Another approach to MBR infection involves modifying the partition table. The Olmasco variant of TDL4 demonstrates this technique by creating a hidden partition at the end of the hard drive. This partition is marked as active so the VBR of the newly created partition is launched. This method allows the malware to infect the system without altering the MBR code, making it harder to detect. This method also allows for greater flexibility in storing and executing additional payloads, as the hidden partition can contain various components of the bootkit.

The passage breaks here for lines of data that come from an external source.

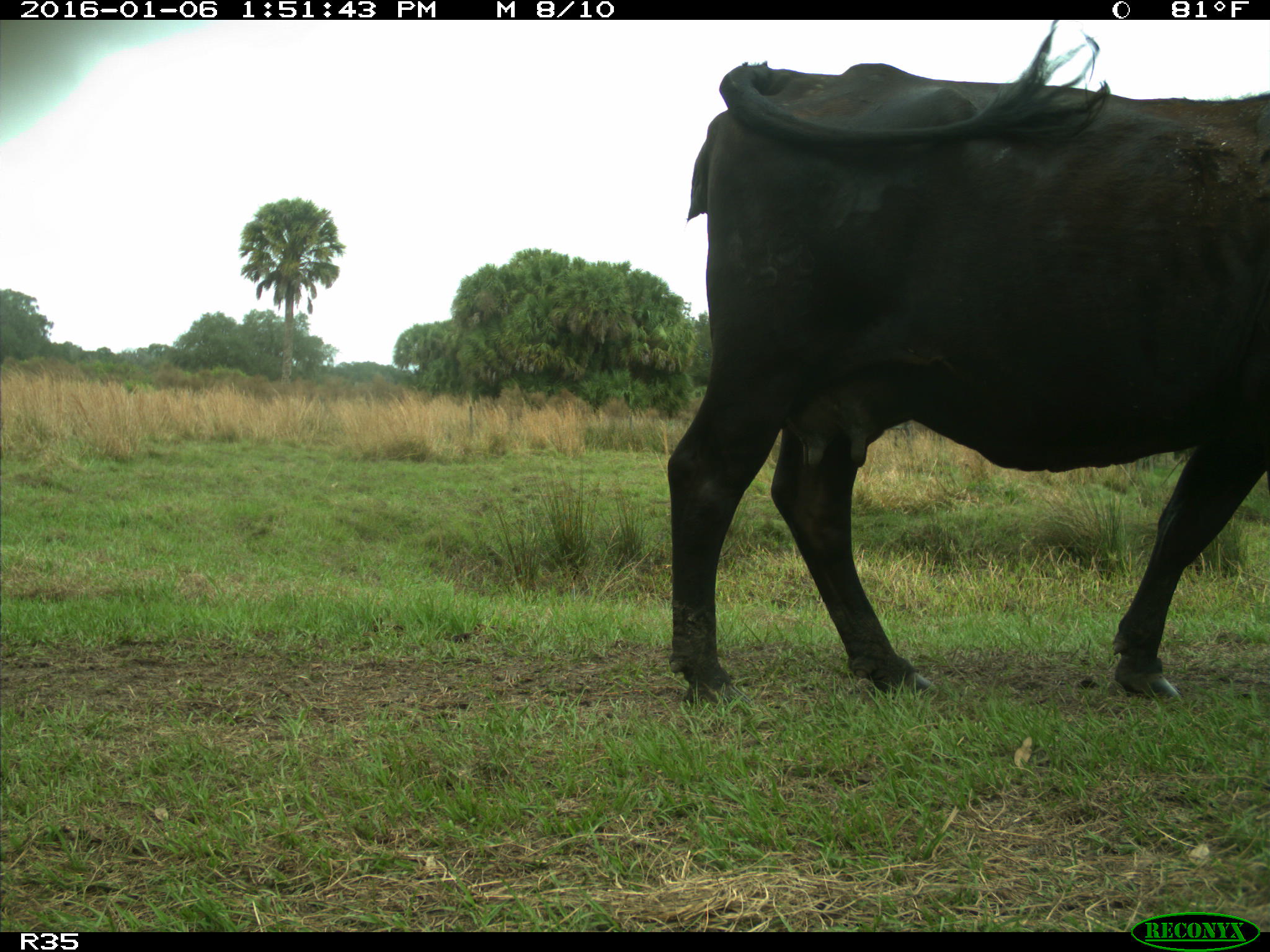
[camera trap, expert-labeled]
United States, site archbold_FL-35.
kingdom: Animalia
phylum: Chordata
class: Mammalia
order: Artiodactyla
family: Bovidae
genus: Bos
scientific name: Bos taurus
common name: domestic cow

VBR/IPL Infection Techniques

While MBR infections are common, some bootkits target the Volume Boot Record (VBR) or Initial Program Loader (IPL) instead. These techniques are designed to evade security software that only checks the MBR for unauthorized modifications. The VBR and IPL are responsible for loading the operating system from the partition, making them critical points for malware infection.

IPL Modifications: Rovnix

The Rovnix bootkit exemplifies the IPL modification technique. Instead of overwriting the MBR, Rovnix modifies the IPL on the bootable hard drive’s active partition. It compresses the original IPL code, prepends its malicious bootstrap code, and writes the modified code back. Upon system startup, the malicious code hooks the INT 13h handler to patch the bootloader components and gain control once they are loaded.

Rovnix’s infection process involves several steps to ensure its persistence and stealth. After modifying the IPL, Rovnix patches the bootloader components to load its malicious code during the boot process. It also employs various techniques to evade detection, such as using polymorphic code to change its appearance and hooking system functions to hide its activities.

By targeting the IPL, Rovnix can effectively control the boot process and ensure that its malicious payloads are executed each time the system starts.

VBR Infection: Gapz

Gapz infects the VBR by modifying only a few bytes, specifically the HiddenSectors field in the BIOS Parameter Block (BPB). This minor alteration allows the bootkit to load its malicious code instead of the legitimate IPL, effectively evading detection. The bootkit image is stored either before the first partition or after the last one on the hard drive. By targeting the VBR, Gapz can control the boot process and load its code early during system startup.

The infection process of Gapz involves altering the BPB to point to the location of its malicious code. This allows Gapz to intercept the boot process and execute its payloads before the operating system is fully loaded. Gapz also employs various evasion techniques, such as encrypting its components and using rootkit functionalities to hide its presence. By infecting the VBR, Gapz can maintain a low profile and persist on the system even if parts of it are detected and removed.